San Jose or Bust
By Alex Sponseller
WORCESTER- After nine years of playing at the DCU Center, the Worcester Sharks’ run in the city of Worcester is over.
After a crushing 10-4 loss to the Hershey Bears in game four of the Calder Cup Playoffs, the Sharks’ once promising season came to a sudden halt, and now the team is set to begin their move to San Jose.
The team’s first playoff berth since 2010 was not enough to garner it sufficient popularity outside of the team’s season ticket holders. Low ticket sales combined with the headache-inducing distance between the Worcester Sharks and their NHL affiliate in San Jose made the move as expected as it is necessary.
Blame the Sharks’ lack of popularity on the fact that the Providence Bruins, the AHL affiliate of the NHL Boston Bruins, plays only a 30 minute drive from Worcester. Considering the shortage of San Jose Sharks fans in the area, the team seemed to be at a disadvantage from the start.

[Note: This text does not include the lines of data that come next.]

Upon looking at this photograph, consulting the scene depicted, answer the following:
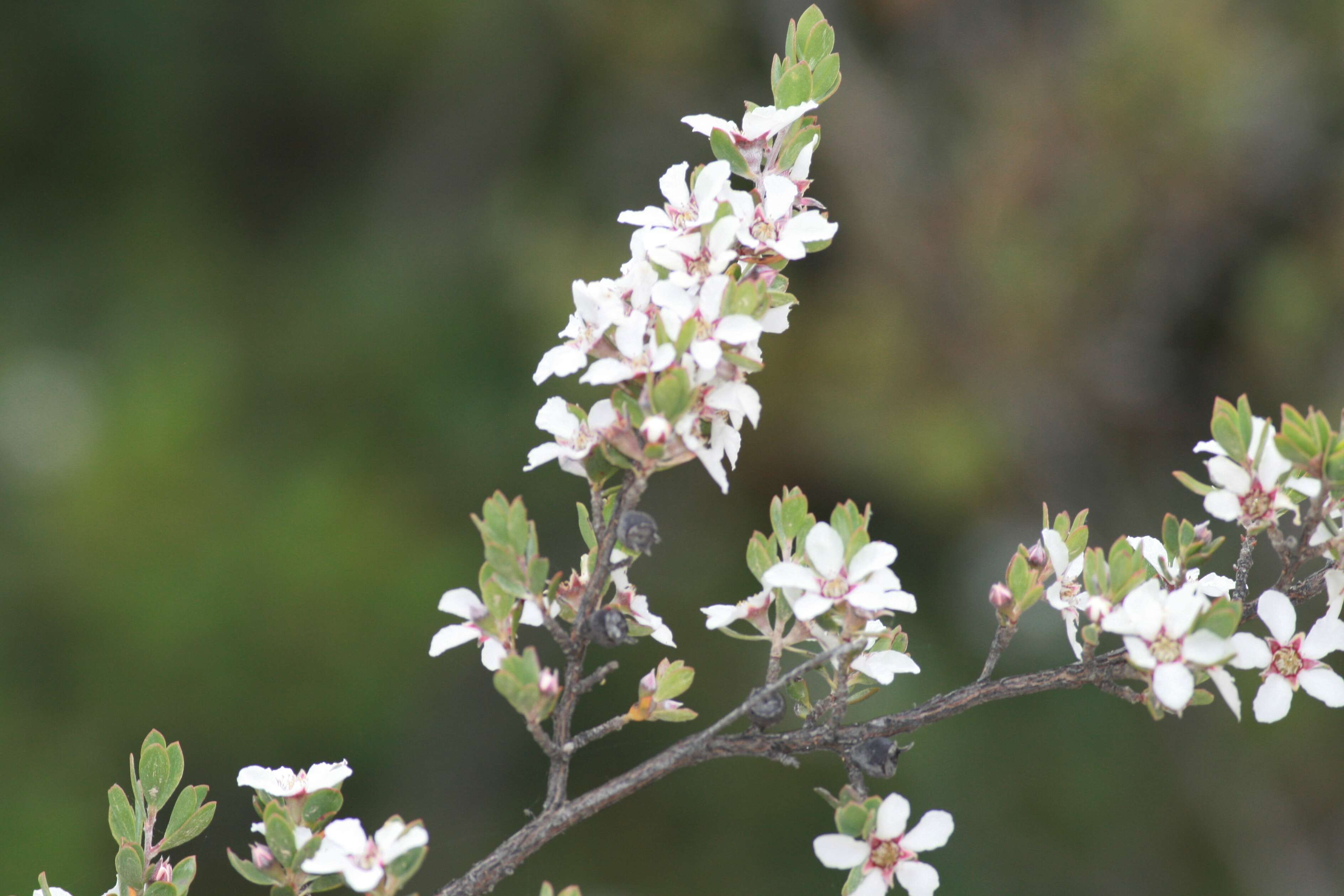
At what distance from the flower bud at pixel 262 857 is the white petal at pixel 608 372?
1.23 ft

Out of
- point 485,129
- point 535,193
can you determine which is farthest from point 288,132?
point 535,193

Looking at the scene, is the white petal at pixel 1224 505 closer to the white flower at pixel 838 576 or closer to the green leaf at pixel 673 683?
the white flower at pixel 838 576

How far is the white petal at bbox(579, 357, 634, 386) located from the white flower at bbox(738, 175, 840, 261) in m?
0.12

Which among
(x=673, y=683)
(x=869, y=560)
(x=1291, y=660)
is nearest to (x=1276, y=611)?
(x=1291, y=660)

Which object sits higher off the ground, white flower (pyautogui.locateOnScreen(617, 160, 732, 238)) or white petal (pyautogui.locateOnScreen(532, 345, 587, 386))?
white flower (pyautogui.locateOnScreen(617, 160, 732, 238))

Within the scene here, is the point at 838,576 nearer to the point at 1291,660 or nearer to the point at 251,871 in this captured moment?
the point at 1291,660

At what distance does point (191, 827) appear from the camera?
0.78 m

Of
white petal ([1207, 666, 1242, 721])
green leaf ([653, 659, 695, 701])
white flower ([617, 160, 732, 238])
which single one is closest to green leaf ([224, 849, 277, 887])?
green leaf ([653, 659, 695, 701])

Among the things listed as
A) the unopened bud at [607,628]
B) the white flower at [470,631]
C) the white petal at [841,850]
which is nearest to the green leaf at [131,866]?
the white flower at [470,631]

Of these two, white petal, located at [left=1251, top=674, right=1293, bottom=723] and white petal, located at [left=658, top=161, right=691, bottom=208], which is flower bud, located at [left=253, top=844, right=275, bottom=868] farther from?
white petal, located at [left=1251, top=674, right=1293, bottom=723]

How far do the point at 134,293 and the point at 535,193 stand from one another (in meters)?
1.24

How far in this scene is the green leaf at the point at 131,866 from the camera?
0.74m

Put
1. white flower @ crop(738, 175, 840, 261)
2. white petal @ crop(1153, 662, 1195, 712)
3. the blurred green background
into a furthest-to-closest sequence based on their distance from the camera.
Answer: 1. the blurred green background
2. white flower @ crop(738, 175, 840, 261)
3. white petal @ crop(1153, 662, 1195, 712)

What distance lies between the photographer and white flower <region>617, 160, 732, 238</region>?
724 mm
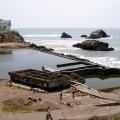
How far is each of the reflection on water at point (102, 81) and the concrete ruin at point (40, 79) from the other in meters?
5.98

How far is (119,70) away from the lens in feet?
159

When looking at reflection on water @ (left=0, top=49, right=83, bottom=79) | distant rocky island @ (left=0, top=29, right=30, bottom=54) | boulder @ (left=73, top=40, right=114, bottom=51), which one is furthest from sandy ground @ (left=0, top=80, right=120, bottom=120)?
boulder @ (left=73, top=40, right=114, bottom=51)

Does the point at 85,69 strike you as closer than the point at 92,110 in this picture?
No

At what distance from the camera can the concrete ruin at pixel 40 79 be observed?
32.9m

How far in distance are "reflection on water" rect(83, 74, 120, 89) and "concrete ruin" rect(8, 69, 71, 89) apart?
235 inches

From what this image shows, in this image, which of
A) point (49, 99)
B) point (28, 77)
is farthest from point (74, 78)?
point (49, 99)

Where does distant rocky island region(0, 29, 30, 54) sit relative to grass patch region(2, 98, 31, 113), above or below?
above

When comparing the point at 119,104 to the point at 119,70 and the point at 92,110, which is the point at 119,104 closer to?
the point at 92,110

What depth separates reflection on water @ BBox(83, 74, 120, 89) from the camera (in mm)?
38906

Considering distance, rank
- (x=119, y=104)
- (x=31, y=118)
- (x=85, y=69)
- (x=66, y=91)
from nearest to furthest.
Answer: (x=31, y=118)
(x=119, y=104)
(x=66, y=91)
(x=85, y=69)

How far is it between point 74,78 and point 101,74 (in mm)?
Result: 9981
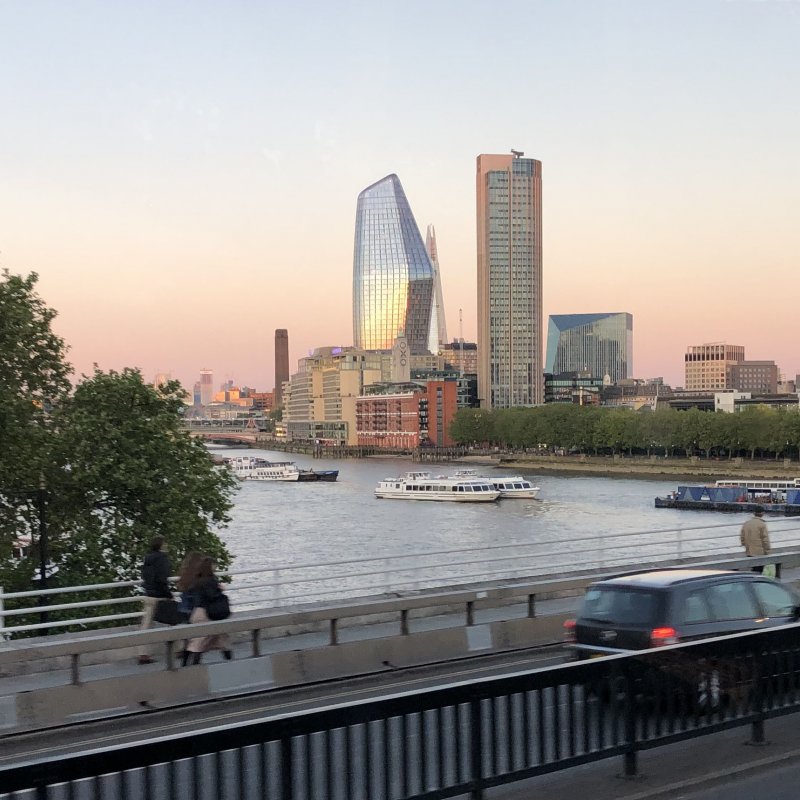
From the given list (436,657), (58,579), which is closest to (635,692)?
(436,657)

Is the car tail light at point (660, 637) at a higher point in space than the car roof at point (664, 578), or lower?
lower

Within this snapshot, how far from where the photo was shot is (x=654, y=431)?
13388cm

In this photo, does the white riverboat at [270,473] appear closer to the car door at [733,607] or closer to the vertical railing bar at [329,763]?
the car door at [733,607]

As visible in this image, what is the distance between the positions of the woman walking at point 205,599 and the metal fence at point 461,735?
4595 millimetres

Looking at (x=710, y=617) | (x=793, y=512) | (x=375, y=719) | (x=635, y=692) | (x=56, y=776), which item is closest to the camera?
(x=56, y=776)

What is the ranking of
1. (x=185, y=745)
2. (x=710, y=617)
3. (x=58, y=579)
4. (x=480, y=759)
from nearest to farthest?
(x=185, y=745) < (x=480, y=759) < (x=710, y=617) < (x=58, y=579)

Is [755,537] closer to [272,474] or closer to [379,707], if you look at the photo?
[379,707]

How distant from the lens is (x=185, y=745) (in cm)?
464

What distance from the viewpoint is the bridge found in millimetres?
4789

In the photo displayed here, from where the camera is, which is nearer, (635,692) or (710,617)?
(635,692)

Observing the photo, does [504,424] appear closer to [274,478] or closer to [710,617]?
[274,478]

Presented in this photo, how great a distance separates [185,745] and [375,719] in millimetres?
1031

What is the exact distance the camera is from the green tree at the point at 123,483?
23609 mm

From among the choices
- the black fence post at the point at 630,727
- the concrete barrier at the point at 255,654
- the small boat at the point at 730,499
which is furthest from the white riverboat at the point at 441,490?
the black fence post at the point at 630,727
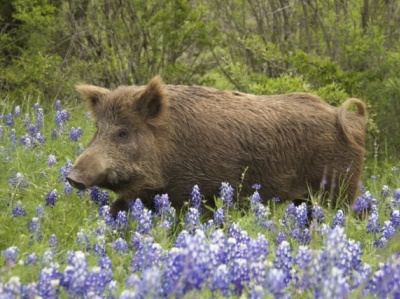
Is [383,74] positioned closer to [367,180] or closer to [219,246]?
[367,180]

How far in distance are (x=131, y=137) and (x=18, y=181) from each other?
0.87 meters

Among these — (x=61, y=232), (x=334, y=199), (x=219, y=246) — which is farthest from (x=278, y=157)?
(x=219, y=246)

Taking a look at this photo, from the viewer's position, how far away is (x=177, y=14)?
941cm

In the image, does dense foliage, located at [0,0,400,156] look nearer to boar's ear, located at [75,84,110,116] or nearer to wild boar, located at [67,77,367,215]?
wild boar, located at [67,77,367,215]

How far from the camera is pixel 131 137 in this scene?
5.76 m

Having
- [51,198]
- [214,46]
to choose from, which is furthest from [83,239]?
[214,46]

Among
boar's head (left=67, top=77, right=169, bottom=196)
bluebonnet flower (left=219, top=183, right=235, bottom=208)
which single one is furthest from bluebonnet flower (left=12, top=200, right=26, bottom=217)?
bluebonnet flower (left=219, top=183, right=235, bottom=208)

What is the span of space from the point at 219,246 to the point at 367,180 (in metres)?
4.64

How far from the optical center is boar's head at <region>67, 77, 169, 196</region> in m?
5.61

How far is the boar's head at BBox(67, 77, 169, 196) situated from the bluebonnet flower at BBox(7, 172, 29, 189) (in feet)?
1.79

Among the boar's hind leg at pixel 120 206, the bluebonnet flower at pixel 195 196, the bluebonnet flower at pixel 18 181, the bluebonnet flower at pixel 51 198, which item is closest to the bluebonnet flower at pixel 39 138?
the bluebonnet flower at pixel 18 181

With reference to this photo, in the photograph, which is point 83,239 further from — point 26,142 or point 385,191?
point 385,191

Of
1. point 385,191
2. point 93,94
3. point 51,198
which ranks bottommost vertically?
point 385,191

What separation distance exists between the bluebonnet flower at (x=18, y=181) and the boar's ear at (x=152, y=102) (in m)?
0.99
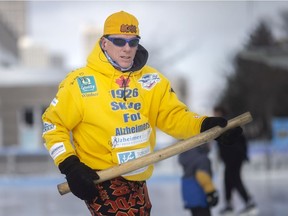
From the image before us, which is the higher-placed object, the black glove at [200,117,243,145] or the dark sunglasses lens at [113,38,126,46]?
the dark sunglasses lens at [113,38,126,46]

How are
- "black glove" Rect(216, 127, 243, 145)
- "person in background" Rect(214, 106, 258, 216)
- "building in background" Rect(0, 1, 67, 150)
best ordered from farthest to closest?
"building in background" Rect(0, 1, 67, 150) → "person in background" Rect(214, 106, 258, 216) → "black glove" Rect(216, 127, 243, 145)

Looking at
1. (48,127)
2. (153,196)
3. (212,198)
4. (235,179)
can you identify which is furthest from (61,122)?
(153,196)

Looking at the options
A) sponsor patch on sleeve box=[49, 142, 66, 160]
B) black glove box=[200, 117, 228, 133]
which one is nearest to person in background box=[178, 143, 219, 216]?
black glove box=[200, 117, 228, 133]

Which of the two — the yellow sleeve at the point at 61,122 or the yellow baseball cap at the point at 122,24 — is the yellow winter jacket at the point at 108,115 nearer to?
the yellow sleeve at the point at 61,122

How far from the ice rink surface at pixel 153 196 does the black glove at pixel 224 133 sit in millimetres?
5173

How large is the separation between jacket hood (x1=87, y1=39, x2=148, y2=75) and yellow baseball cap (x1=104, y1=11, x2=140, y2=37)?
0.11 m

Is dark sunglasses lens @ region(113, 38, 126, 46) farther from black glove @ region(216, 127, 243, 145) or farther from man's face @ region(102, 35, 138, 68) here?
black glove @ region(216, 127, 243, 145)

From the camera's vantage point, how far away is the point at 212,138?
3.14 meters

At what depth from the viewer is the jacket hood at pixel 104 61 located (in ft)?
10.5

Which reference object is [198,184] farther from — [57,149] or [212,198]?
[57,149]

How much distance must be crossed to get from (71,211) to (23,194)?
329cm

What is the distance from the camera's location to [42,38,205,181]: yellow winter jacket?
123 inches

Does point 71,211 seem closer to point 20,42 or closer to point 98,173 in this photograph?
point 98,173

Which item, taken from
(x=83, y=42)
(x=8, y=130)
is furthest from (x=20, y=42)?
(x=8, y=130)
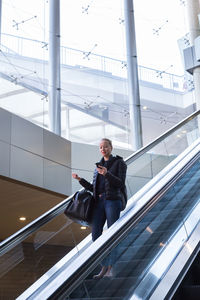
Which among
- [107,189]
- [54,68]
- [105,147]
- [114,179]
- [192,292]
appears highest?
[105,147]

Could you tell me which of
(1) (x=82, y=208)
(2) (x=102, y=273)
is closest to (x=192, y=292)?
(2) (x=102, y=273)

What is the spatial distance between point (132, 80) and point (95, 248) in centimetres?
1341

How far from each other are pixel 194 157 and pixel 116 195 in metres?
1.60

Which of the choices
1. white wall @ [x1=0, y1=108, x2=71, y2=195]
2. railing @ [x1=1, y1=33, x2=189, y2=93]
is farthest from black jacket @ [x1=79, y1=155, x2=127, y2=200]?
railing @ [x1=1, y1=33, x2=189, y2=93]

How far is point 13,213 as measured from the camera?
12492 millimetres

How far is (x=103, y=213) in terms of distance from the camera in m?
4.93

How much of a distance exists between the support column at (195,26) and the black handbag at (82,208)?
11761mm

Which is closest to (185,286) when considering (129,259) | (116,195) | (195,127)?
(129,259)

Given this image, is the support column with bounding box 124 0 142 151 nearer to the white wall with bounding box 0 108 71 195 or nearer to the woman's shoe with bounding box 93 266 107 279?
the white wall with bounding box 0 108 71 195

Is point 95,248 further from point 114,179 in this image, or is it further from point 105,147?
point 105,147

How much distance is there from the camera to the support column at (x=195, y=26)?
16.1 m

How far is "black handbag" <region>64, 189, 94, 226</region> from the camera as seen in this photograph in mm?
4926

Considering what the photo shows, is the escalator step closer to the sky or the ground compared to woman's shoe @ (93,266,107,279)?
closer to the ground

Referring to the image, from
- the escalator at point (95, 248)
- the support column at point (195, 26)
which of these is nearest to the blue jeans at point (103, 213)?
the escalator at point (95, 248)
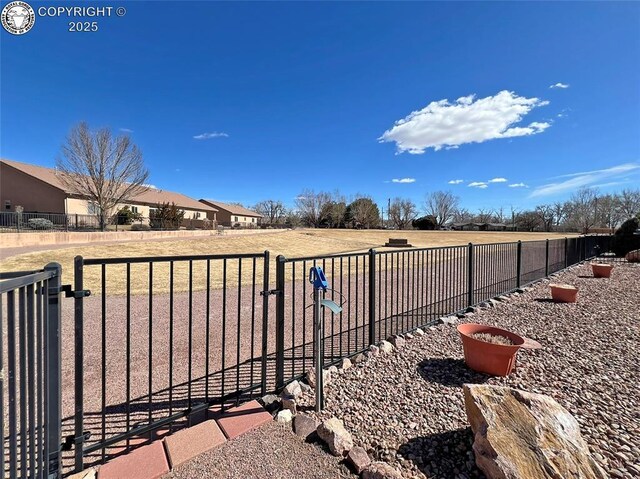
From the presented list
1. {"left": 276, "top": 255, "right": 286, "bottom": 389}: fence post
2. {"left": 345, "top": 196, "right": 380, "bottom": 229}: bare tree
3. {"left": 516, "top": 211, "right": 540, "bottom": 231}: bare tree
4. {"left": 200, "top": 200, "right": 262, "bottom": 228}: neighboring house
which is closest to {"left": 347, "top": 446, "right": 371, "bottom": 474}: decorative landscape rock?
{"left": 276, "top": 255, "right": 286, "bottom": 389}: fence post

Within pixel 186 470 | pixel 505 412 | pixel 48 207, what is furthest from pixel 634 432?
pixel 48 207

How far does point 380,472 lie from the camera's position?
1834 mm

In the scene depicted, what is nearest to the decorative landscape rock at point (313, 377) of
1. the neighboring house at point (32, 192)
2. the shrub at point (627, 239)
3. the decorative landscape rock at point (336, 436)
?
the decorative landscape rock at point (336, 436)

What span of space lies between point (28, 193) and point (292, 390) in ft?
114

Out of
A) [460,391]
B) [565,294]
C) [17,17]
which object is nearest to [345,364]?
[460,391]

“Obviously Sharks tickets are cheaper, but why watch an AHL team that is moving when you can watch the Bruins who are usually competitive?” said Sharks fan John Kelly. “Another thing that people don’t think about is the popularity of the Hockey East (NCAA). College kids are obviously going to be more focused on their own teams that are competing on the national stage.”
Another issue that fans have mentioned is their inability to forget the once popular Worcester IceCats, the city’s previous AHL team.
“The IceCats were just a better team to watch, not because of how good they were but the environment,” said Kelly, “Back then Friday night games were the thing to do in the city; the Sharks were never really able to match it.”
Thus downward trend in the Sharks’ popularity may surprise some, given the general popularity of hockey across the Northeast, but many fans believe that the regional fervor for the sport may actually have hurt the Sharks – heightened competition between teams for fans necessarily means there will be fewer fans to go around.
With the season officially over, the team and front office is expected to vacate their current facility in the following weeks. The future of hockey in Worcester is uncertain for the time being, but many Worcester fans hope to see hockey return someday.
“The Sharks may not have had a large fan base, but there are legitimate hockey fans in Worcester that deserve a team. It doesn’t have to be the AHL, just anything to bring the sport back,” said Kelly.
As for now, the Worcester Sharks are on their way to San Jose, where they will play alongside their NHL affiliate in the SAP Center and will be known as the San Jose Barracuda.